Lorsqu'on voit combien la baisse des prix est fragile, avec des indices de remontée dans certaines villes, ces peurs ne sont pas infondées. Sans compter que l'Etat ferait un cadeau avec l'argent des départements, destinataires de l'essentiel des DMTO, qu'il compenserait avec de la TVA : les collectivités en ont assez d'être ainsi assujetties et de perdre leur autonomies fiscale. A dégrader encore le lien entre Etat et élus locaux, on va faire imploser le pays. Dernier défaut de la mesure : elle est exposée à l'anticonstitutionnalité, en créant une inégalité devant l'impôt. Pourquoi les accédants et les investisseurs seraient-ils exclus de la suppression des droits de mutation à titre onéreux ? Le vrai sujet des acquéreurs reste l'accès au crédit et la solvabilisation par l'emprunt : élargir le PTZ, rendre aux banques leur pouvoir de dire oui, voilà des mesures fortes. Il peut être opportun également de permettre la déductibilité des intérêts d'emprunt.
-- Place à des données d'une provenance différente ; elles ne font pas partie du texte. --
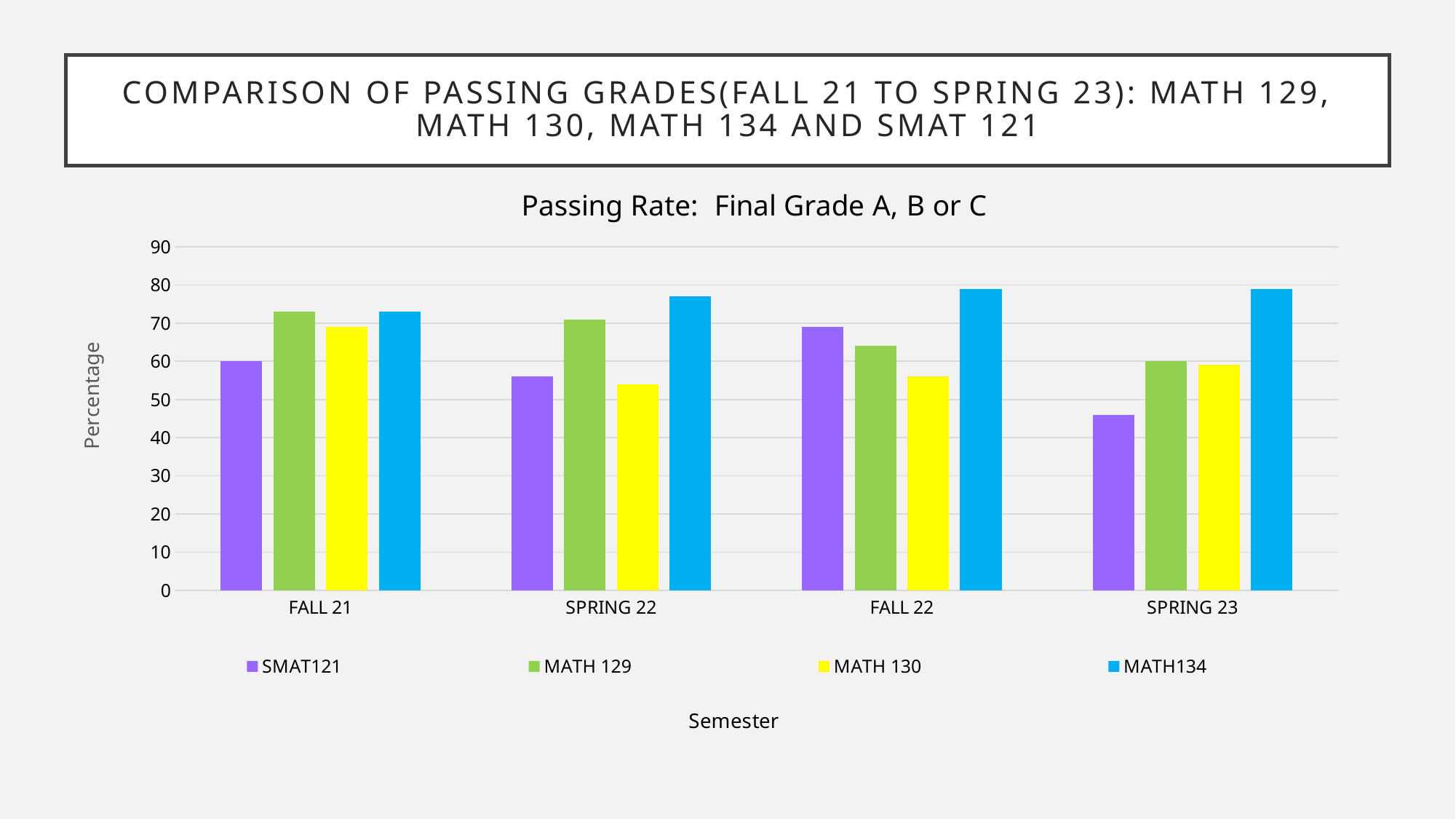
How many series does the legend list? 4 How many semesters are shown on the x axis? 4 Which course has the highest passing rate in SPRING 23? MATH134 Which course has the lowest passing rate in SPRING 23? SMAT121 Does the passing rate for MATH134 rise or fall from FALL 21 to FALL 22? rise Is the value for MATH 130 in SPRING 22 greater or less than 60? less In FALL 22, which is larger: the passing rate for SMAT121 or for MATH 129? SMAT121 Which course has the lowest passing rate in FALL 21? SMAT121 Is the value for SMAT121 in SPRING 23 greater or less than 50? less Is the value for MATH134 in FALL 22 greater or less than 70? greater What kind of chart is shown on the slide? bar chart What is the title of the chart? Passing Rate: Final Grade A, B or C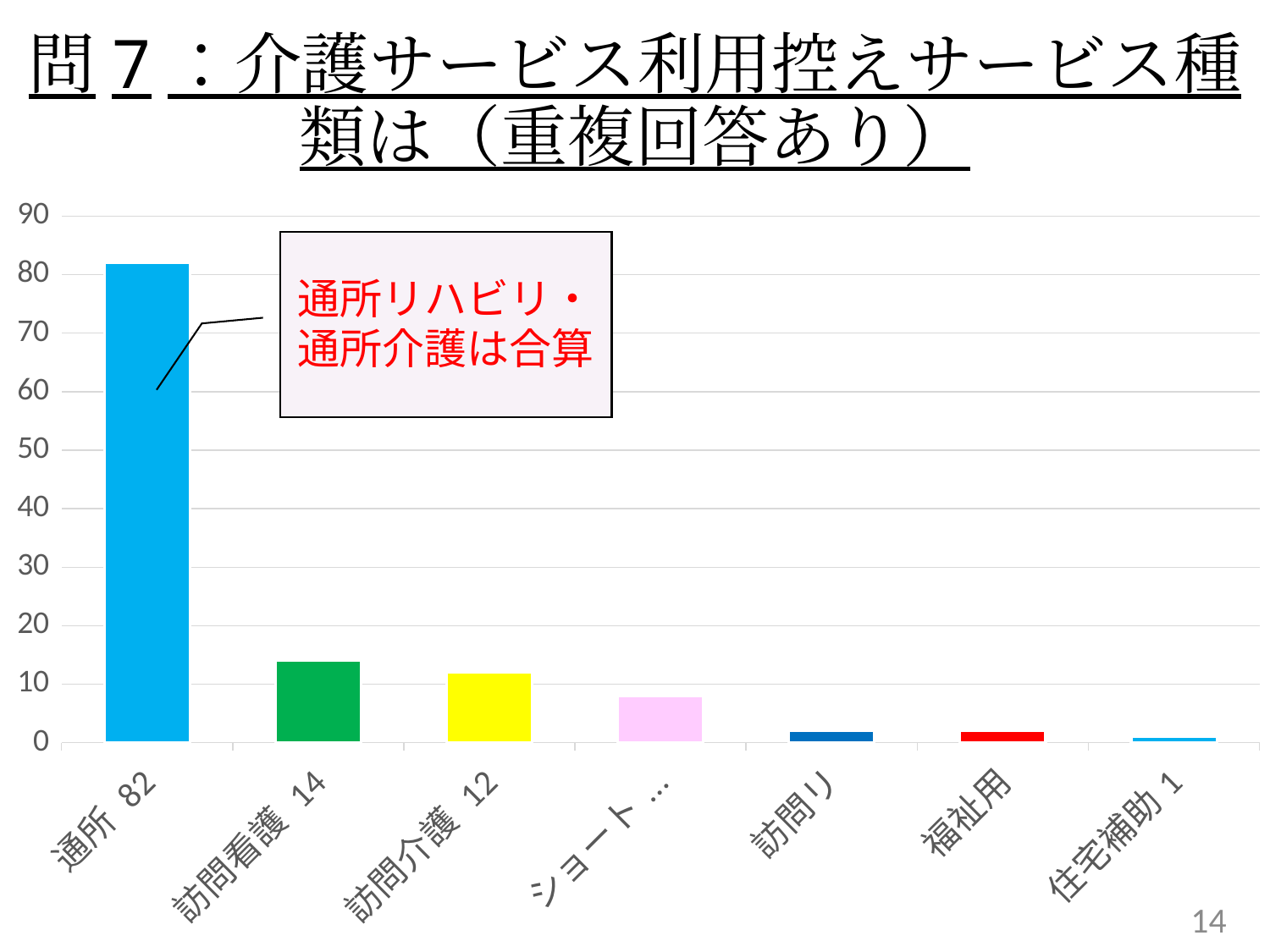
What does the red callout text on the chart say? 通所リハビリ・通所介護は合算 What is the difference between the values for 通所 and 訪問看護? 68 Which category has the lowest value? 住宅補助 What is the value for 通所? 82 Is the value for ショート… greater or less than 10? less How many categories are shown in the chart? 7 Which is larger, the value for 訪問看護 or the value for 訪問介護? 訪問看護 What is the value for 訪問介護? 12 What kind of chart is shown on the slide? bar chart What is the value for 住宅補助? 1 Which category has the highest value? 通所 What is the value for 訪問看護? 14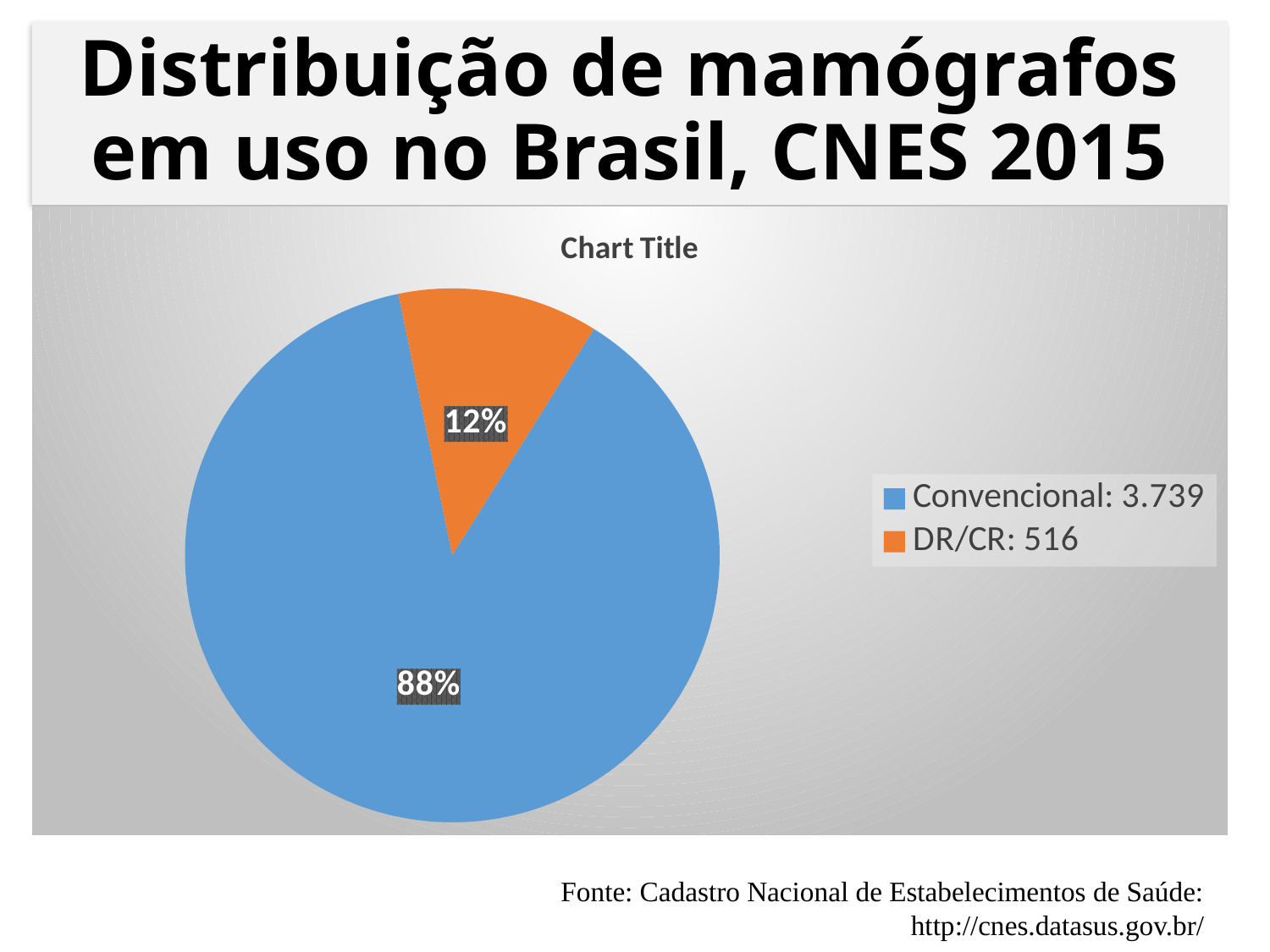
Which category has the smallest slice of the pie? DR/CR How many slices does the pie chart have? 2 Which category has the largest slice of the pie? Convencional What value is shown for Convencional in the legend? 3.739 How many entries does the legend list? 2 What value is shown for DR/CR in the legend? 516 What share of the pie does the DR/CR slice represent? 12% What share of the pie does the Convencional slice represent? 88% What kind of chart is shown on the slide? pie chart What colour is the DR/CR slice? orange What is the difference in percentage points between the Convencional and DR/CR slices? 76 percentage points Which is larger, the Convencional slice or the DR/CR slice? Convencional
Enfin, la mesure Attal, pour marketée qu'elle soit, est bien faible pour redonner de l'oxygène au secteur d'activité et à la fillière professionnelle. Elle est plus atteinte qu'elle n'ose le dire elle-même, par pudeur ou avec l'idée naive que les mauvaises nouvelles appellent les mauvaises nouvelles et qu'il ne faut pas casser le moral de l'opinion. Comme si l'opinion avait le moral. Il faut saluer le courage lucide de professions au coeur du soutien, de l'accompagnemet et du sauvetage des entreprises, les administrateurs et les mandataires judiciaires, contitués en ordre national. Cette année, à la faveur de leur 24e Congrès, rituellement à la Colle-sur-Loup près de Nice, ils ont voulu faire un focus sur les secteurs d'activité les plus fragilisés, le logement, l'agriculture ou encore le textile. Dans la filière, de l'amont, le bâtiment, à l'val, la négociation et jusqu'au notariat, les dépôts de bilan se comptent par dizaines de milliers, au point que c'est l'appareil de production et de service qui est atteint, avec des pertes en compétences irréversibles avant plusieurs années. Précisémment, en avoir une pleine conscience est un impératif pour celles et ceux qui aspirent à être députés, et pour leurs partis.
Des ménages pour qui se loger ressortit au combat, des entreprises immobilières abîmées, des emplois détruits en masse, des rentrées fiscales effondrées : on attend le retour de la politique du logement, pas de gadgets de circonstance, avec des choix assumés et une authentique ambition pour la France.